MEMORANDUM *
Alberto Villescas appeals the district court’s denial of his petition for a writ of habeas corpus. Villescas is currently serving a sentence of 26 years to life in a California correctional facility, following his conviction by a jury on two counts of illegal firearm possession. We review de novo the district court’s denial of the petition, see Beardslee v. Woodford, 358 F.3d 560, 568 (9th Cir.2004), and affirm.
Villescas urges that the state trial court denied him due process by excluding evidence that he had an ongoing and hostile relationship with one of the supervising officers of the Los Angeles Sheriffs Department, and by excluding evidence that the gun found at the time of his arrest was planted by deputies of the Los Angeles Sheriffs Department.
On direct appeal, the California Court of Appeal held that the disputed evidence was properly excluded under California law because it was of marginal relevance, was potentially confusing to the jury and would have consumed undue time.

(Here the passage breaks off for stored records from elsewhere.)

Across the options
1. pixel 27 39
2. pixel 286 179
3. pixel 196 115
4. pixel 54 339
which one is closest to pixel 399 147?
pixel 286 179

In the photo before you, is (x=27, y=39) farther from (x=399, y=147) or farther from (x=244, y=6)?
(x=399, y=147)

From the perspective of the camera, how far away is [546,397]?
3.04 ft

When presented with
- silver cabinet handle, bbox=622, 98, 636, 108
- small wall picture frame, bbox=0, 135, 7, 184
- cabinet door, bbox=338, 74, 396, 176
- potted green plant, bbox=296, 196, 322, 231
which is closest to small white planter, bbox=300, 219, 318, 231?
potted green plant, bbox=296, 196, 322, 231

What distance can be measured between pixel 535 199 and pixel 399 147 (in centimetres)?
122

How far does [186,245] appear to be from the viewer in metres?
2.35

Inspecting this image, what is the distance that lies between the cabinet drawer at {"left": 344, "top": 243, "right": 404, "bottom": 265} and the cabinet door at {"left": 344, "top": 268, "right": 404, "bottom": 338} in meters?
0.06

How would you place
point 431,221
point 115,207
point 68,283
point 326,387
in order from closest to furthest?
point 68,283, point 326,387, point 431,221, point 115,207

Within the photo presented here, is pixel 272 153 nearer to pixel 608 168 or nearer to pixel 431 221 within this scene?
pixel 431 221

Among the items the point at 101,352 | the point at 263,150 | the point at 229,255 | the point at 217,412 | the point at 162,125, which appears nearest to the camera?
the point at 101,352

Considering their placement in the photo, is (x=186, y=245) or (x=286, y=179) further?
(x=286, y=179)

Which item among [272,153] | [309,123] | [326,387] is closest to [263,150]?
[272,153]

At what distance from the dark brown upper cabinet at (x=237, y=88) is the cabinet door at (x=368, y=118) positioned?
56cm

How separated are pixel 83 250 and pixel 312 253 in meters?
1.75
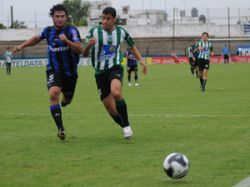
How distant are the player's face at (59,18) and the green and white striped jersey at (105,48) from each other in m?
0.46

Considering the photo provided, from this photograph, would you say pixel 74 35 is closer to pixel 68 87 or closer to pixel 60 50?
pixel 60 50

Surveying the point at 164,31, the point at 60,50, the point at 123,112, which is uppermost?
the point at 60,50

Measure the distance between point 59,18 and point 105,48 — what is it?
0.88 metres

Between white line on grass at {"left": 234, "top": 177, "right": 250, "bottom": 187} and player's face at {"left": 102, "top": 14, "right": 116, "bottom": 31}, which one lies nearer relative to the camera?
white line on grass at {"left": 234, "top": 177, "right": 250, "bottom": 187}

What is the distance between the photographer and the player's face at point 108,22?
10805 millimetres

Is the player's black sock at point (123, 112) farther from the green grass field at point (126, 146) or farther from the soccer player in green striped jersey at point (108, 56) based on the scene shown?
the green grass field at point (126, 146)

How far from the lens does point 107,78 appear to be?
11000 millimetres

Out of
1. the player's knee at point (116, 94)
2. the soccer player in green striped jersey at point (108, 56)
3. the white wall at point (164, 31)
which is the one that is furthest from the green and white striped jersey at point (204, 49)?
the white wall at point (164, 31)

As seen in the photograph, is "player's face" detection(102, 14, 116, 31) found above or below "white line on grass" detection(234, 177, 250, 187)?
above

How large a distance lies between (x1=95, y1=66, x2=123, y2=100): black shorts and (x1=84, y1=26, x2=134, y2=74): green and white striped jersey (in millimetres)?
68

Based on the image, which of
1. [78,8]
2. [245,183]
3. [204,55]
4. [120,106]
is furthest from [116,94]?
[78,8]

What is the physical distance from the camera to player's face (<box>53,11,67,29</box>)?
35.4ft

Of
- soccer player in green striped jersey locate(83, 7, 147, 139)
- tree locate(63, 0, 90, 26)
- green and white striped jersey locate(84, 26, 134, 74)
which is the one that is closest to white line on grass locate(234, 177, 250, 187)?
soccer player in green striped jersey locate(83, 7, 147, 139)

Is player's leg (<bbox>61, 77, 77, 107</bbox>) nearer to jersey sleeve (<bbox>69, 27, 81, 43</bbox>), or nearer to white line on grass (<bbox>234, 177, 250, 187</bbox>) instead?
jersey sleeve (<bbox>69, 27, 81, 43</bbox>)
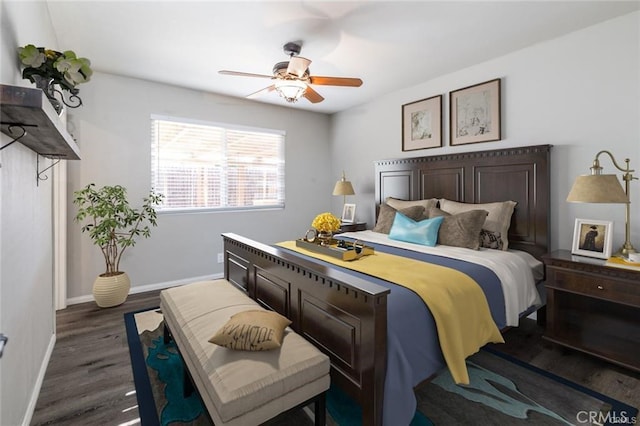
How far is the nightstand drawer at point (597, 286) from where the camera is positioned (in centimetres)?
203

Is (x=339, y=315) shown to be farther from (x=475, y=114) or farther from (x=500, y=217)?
(x=475, y=114)

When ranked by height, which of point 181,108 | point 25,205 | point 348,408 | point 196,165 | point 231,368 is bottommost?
point 348,408

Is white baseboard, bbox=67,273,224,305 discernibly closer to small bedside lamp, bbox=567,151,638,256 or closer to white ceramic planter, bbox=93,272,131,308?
white ceramic planter, bbox=93,272,131,308

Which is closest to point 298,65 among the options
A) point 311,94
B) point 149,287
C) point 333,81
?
point 333,81

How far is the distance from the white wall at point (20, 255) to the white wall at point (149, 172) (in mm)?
1342

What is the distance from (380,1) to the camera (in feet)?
7.37

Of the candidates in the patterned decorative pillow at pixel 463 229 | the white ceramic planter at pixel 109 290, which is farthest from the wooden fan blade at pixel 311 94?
the white ceramic planter at pixel 109 290

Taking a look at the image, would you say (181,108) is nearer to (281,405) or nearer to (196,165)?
(196,165)

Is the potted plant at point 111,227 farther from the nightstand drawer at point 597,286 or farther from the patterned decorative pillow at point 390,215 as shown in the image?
the nightstand drawer at point 597,286

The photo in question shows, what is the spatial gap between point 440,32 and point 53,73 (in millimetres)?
2849

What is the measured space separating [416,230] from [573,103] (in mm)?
1794

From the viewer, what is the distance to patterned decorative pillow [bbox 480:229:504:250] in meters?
2.90

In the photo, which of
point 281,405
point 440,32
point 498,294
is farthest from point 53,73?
point 498,294

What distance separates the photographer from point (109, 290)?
323 centimetres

The Court of Appeal ruled further that any error was harmless because Villescas was permitted to introduce evidence in support of his theory that the weapon in question was planted by officers of the Sheriffs Department. These challenged rulings do not conflict with well-settled principles of federal law. See, e.g., Montana v. Egelhoff, 518 U.S. 37, 42-43, 116 S.Ct. 2013, 135 L.Ed.2d 361 (1996) (due process rights are not offended by exclusion of relevant evidence where its probative value is out*614weighed by danger of prejudice or confusion). Habeas relief is therefore unavailable. 28 U.S.C. § 2254(d)(1); Lockyer v. Andrade, 538 U.S. 63, 73, 123 S.Ct. 1166, 155 L.Ed.2d 144 (2003) (quoting Williams v. Taylor, 529 U.S. 362, 405-06, 120 S.Ct. 1495, 146 L.Ed.2d 389 (2000)).
Moreover, trial type errors do not give rise to habeas relief unless the error alleged “had a substantial and injurious effect or influence in determining the jury’s verdict.” Brecht v. Abrahamson, 507 U.S. 619, 637, 113 S.Ct. 1710, 123 L.Ed.2d 353 (1993). Here, Villescas concedes that the evidence excluded by the court would have been cumulative, and would have merely bolstered identical testimony offered at trial, making it extremely unlikely that the court’s ruling had a “substantial and injurious effect or influence” on the jury’s verdict.

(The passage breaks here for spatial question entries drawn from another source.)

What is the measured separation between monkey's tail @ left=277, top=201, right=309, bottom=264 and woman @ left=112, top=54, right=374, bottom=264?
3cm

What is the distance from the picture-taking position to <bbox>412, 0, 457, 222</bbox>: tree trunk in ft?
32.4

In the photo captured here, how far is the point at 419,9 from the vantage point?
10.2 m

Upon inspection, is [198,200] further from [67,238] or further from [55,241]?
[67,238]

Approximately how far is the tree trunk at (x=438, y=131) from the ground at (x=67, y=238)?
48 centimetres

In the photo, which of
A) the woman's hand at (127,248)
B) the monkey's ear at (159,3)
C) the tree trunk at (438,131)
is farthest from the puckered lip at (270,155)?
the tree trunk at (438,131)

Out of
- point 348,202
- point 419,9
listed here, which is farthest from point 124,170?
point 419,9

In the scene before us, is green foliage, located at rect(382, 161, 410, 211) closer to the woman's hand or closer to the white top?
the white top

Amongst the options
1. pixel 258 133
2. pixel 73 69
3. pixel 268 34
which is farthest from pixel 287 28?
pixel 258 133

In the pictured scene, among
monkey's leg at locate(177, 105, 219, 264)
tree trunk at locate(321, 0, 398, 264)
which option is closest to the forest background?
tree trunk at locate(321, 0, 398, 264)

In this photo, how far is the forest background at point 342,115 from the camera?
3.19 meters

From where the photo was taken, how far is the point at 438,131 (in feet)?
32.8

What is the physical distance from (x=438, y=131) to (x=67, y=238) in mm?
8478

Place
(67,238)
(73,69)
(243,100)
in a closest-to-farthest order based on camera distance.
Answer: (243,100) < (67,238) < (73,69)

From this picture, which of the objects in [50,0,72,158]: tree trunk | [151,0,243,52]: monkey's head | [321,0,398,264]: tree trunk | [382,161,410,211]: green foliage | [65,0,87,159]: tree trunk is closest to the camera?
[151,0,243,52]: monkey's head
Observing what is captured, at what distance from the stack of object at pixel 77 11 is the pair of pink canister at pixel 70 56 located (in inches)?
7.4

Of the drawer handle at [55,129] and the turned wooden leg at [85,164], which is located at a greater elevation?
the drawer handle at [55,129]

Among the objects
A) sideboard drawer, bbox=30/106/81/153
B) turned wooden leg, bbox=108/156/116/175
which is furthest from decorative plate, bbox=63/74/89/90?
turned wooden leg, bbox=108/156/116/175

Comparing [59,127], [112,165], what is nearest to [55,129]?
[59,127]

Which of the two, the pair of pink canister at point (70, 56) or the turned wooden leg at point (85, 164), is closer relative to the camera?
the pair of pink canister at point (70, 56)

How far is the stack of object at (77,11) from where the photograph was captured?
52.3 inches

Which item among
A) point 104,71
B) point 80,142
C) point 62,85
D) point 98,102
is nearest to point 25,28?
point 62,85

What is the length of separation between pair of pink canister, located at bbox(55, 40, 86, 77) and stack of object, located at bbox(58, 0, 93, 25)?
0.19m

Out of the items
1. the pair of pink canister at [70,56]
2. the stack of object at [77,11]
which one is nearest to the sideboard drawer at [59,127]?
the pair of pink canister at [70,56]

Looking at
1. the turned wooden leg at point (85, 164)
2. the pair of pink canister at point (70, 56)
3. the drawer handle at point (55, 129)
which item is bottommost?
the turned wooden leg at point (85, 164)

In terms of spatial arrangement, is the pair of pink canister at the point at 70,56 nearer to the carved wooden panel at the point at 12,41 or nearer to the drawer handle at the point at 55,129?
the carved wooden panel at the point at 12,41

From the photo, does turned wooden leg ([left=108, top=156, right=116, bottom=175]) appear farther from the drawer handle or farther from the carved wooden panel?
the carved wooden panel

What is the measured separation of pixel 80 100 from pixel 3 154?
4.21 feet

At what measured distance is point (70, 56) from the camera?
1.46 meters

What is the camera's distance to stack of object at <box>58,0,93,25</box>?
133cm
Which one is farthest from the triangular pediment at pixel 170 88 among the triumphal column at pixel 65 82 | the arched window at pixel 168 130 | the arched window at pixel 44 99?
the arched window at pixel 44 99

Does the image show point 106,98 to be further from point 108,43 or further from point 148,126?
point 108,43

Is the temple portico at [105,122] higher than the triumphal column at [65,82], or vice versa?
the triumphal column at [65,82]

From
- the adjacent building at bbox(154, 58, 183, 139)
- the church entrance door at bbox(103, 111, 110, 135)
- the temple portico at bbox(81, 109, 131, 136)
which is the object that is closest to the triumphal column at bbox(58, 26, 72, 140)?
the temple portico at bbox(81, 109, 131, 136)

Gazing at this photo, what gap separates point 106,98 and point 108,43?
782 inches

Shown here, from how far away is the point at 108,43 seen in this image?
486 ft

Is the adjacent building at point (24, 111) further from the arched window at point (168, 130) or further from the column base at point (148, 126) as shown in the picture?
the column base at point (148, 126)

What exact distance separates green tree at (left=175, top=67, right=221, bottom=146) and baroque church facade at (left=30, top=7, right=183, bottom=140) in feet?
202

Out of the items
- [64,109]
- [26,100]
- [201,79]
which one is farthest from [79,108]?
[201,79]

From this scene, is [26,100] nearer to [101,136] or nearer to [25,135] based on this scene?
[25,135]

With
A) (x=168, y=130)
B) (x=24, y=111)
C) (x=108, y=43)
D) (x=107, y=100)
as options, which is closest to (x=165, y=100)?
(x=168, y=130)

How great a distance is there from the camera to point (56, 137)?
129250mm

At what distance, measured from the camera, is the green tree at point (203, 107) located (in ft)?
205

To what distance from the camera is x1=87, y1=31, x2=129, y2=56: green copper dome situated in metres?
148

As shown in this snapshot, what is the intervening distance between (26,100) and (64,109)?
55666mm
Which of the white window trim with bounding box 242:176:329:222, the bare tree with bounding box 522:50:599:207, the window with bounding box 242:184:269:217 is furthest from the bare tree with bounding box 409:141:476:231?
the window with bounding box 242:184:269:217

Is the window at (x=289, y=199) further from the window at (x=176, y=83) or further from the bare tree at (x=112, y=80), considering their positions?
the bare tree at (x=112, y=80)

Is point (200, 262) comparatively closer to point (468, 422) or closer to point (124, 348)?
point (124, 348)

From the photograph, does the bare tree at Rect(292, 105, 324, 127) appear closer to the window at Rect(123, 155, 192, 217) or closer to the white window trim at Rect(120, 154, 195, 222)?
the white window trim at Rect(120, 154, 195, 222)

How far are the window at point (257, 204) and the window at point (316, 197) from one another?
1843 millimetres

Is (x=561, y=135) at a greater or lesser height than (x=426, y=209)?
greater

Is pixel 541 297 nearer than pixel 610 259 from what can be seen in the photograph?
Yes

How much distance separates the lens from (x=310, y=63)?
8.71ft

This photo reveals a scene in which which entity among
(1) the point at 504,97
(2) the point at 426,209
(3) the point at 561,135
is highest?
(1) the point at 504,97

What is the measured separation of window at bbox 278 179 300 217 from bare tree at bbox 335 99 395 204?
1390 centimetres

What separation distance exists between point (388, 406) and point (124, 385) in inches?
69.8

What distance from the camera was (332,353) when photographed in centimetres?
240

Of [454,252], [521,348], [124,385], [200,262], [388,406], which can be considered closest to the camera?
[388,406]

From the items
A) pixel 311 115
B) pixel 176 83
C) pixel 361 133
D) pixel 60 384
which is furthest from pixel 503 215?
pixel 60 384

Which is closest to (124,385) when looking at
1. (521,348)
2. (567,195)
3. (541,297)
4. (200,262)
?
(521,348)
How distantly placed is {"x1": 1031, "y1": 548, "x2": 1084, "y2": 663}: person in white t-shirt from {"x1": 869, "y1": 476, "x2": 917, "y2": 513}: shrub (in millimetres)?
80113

Villescas also contends that this exclusion of evidence, coupled with what Villescas calls a “disparaging” remark to counsel by the trial court, demonstrate that the trial court was not impartial. Nothing in the record supports the assertion.
Finally, Villescas contends that his attorney rendered ineffective assistance of counsel during trial. In particular, he notes that counsel failed to object on Miranda grounds when testimony was presented that Villescas stated, in response to questioning by Sheriffs deputies, that there was a gun under the mattress of the bed upon which he was sitting, while handcuffed, prior to his arrest. The officer’s statement and Villescas’s answer, however, fall within the public safety exception to the Miranda doctrine, see New York v. Quarles, 467 U.S. 649, 656, 104 S.Ct. 2626, 81 L.Ed.2d 550 (1984) (holding Miranda warning is not required where police officers ask questions “reasonably prompted by a concern for the public safety”). Counsel’s failure to object cannot form the basis for a claim of ineffective assistance of counsel. See Boag v. Raines, 769 F.2d 1341, 1344 (9th Cir.1985) (failure to raise unmerited objection is not ineffective assistance).
AFFIRMED.
This disposition is not appropriate for publication and may not be cited to or by the courts of this circuit except as provided by 9th Cir. R. 36-3.